[STATED GOAL]: Can you render the material as a numbered list, beginning at the line that contains "What is the distance measured between" and stopping after its last line, with blank lines left out?

[EXERCISE INPUTS]:
☆ ☆ ☆ ☆ ☆

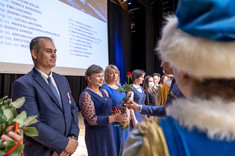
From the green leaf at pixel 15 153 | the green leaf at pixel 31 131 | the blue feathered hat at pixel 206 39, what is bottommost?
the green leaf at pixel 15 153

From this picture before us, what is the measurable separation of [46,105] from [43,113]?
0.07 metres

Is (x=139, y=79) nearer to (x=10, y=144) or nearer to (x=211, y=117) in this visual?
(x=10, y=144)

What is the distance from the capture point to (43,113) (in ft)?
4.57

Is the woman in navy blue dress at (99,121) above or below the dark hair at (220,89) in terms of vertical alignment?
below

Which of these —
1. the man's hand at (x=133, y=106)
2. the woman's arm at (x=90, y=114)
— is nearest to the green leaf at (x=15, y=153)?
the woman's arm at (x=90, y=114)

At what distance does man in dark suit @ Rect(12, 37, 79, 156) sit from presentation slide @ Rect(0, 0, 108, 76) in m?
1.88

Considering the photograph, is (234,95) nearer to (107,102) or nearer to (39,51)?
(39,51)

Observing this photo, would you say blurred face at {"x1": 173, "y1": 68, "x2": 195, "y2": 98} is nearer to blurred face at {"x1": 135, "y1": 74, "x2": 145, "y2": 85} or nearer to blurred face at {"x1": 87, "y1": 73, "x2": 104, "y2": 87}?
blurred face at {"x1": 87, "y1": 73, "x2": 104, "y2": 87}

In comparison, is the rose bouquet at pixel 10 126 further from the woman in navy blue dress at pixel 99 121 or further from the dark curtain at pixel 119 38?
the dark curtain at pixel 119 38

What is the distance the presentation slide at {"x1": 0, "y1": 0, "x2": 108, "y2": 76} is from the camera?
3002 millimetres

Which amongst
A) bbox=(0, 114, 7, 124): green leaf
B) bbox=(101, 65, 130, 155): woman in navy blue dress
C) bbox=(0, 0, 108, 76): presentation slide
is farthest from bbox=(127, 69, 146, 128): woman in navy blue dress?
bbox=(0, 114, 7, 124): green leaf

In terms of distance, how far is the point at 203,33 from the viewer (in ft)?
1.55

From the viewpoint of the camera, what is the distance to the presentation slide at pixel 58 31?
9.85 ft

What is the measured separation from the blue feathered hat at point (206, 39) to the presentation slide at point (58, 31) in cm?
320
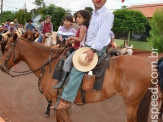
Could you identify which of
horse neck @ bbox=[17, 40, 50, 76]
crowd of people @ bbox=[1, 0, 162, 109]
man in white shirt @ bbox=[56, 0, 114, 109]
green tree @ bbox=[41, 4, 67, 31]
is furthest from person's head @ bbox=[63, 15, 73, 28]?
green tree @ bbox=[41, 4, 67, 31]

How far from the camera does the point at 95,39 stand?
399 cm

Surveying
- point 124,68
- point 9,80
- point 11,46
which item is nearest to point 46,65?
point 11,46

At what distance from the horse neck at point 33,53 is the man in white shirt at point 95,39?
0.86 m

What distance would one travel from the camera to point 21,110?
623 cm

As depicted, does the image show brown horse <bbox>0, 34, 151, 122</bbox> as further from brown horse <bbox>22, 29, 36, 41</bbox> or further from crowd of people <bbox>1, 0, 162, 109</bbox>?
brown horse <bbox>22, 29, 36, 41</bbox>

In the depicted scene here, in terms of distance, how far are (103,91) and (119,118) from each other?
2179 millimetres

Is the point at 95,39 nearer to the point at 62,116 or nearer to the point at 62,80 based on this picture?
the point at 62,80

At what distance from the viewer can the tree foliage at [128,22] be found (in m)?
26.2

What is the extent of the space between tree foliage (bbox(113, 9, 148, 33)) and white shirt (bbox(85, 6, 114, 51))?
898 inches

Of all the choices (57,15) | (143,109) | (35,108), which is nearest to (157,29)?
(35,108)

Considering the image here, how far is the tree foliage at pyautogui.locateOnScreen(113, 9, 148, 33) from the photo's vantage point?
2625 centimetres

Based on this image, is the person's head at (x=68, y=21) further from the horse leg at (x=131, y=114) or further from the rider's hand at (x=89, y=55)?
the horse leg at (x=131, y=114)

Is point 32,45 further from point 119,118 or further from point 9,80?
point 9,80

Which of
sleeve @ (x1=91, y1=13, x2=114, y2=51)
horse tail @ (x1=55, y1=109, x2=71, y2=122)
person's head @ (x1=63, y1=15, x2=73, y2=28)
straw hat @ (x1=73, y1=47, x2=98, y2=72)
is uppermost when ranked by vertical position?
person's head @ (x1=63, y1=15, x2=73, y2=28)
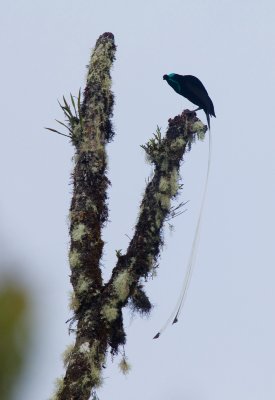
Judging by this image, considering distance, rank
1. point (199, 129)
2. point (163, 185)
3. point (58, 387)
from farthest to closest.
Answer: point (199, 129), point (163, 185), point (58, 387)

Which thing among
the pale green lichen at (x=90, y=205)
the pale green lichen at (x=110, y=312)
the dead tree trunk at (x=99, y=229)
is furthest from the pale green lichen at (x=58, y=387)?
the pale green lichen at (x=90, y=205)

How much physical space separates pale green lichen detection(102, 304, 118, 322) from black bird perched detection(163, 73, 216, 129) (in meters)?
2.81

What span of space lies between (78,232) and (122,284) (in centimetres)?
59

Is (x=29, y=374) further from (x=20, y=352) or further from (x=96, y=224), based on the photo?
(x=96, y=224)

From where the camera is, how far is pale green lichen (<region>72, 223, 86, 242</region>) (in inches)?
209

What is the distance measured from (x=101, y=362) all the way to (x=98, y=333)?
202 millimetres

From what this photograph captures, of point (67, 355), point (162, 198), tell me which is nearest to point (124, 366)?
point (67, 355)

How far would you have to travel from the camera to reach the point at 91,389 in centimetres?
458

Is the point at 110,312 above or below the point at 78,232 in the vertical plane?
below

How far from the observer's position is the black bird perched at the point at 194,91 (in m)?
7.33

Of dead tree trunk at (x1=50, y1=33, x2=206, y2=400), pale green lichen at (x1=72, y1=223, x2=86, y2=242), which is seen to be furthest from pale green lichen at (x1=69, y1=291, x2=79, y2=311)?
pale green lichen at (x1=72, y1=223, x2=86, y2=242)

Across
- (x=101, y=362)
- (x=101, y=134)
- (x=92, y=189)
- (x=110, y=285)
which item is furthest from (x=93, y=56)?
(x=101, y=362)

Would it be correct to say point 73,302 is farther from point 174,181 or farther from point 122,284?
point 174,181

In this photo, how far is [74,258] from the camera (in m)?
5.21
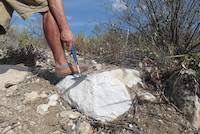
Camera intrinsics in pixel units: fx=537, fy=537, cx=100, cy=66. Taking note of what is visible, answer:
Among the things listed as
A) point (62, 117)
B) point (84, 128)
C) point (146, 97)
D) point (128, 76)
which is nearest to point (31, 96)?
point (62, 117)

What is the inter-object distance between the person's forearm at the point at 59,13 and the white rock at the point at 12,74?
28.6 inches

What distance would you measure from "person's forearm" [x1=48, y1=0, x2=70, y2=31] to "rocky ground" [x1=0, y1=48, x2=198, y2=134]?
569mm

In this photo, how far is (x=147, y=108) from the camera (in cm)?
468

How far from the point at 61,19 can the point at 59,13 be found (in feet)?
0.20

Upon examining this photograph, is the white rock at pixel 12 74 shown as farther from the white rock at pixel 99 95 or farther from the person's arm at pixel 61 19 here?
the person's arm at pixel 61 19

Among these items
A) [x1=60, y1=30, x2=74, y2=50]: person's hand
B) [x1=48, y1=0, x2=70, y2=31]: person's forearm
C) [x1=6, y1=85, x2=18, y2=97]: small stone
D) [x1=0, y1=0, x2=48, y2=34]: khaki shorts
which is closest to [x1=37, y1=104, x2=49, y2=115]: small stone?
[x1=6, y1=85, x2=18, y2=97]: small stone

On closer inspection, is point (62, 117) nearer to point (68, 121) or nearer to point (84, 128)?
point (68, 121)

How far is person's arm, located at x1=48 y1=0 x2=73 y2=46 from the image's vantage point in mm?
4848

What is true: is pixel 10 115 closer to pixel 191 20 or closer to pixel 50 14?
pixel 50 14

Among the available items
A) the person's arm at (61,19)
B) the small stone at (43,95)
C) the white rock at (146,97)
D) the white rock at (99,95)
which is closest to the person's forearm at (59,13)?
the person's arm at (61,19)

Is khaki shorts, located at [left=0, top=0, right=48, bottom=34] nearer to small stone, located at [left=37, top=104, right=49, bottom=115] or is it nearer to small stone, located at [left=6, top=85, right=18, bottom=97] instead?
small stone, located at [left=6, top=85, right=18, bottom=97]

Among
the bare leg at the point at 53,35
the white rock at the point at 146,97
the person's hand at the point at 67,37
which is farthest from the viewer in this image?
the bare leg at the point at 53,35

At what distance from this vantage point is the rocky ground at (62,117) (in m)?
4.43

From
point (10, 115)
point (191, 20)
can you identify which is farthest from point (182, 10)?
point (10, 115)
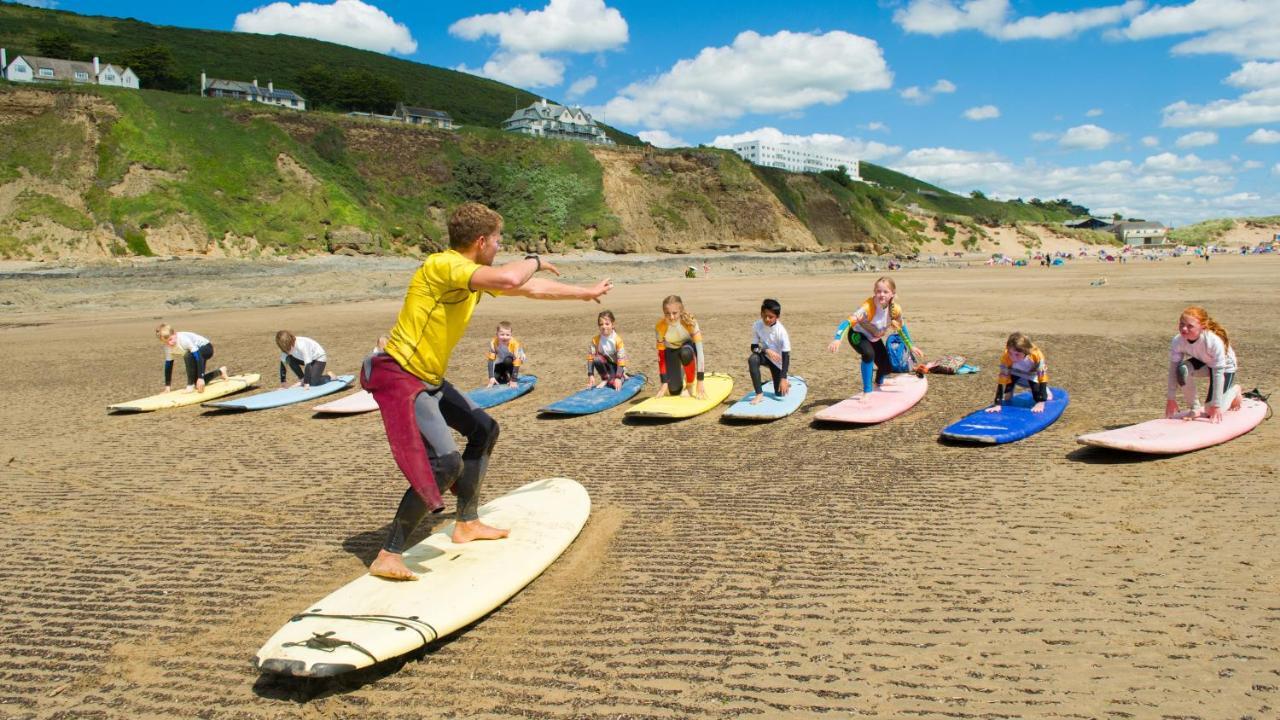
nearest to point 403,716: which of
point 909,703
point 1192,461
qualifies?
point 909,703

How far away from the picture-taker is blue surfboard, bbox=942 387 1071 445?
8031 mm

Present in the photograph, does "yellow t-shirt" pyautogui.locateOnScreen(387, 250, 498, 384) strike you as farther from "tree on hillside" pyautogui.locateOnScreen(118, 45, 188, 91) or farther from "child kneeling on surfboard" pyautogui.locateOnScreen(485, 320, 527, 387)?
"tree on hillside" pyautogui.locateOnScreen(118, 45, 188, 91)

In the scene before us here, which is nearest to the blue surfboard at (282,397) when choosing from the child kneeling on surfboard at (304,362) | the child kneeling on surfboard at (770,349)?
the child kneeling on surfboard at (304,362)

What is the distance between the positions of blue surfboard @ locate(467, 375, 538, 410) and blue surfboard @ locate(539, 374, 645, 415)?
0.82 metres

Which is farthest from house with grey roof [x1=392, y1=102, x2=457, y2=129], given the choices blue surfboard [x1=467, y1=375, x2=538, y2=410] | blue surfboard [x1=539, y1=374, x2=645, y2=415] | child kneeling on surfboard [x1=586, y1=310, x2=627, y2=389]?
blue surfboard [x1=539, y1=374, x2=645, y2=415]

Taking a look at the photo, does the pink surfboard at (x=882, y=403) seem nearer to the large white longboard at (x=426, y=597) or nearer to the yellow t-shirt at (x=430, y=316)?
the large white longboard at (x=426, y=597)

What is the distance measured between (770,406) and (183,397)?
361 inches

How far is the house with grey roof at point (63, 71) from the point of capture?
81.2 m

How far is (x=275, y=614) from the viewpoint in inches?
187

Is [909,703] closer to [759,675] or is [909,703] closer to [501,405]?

☆ ☆ ☆ ☆ ☆

[THE ANSWER]:
1. What is the distance measured between (770,406) and (183,397)?
2. 361 inches
3. How far is the house with grey roof at point (63, 71) from the point of capture?
4. 81.2 m
5. How far is (x=275, y=614) from the viewpoint in inches?
6. 187
7. Is [909,703] closer to [759,675] or is [909,703] closer to [501,405]?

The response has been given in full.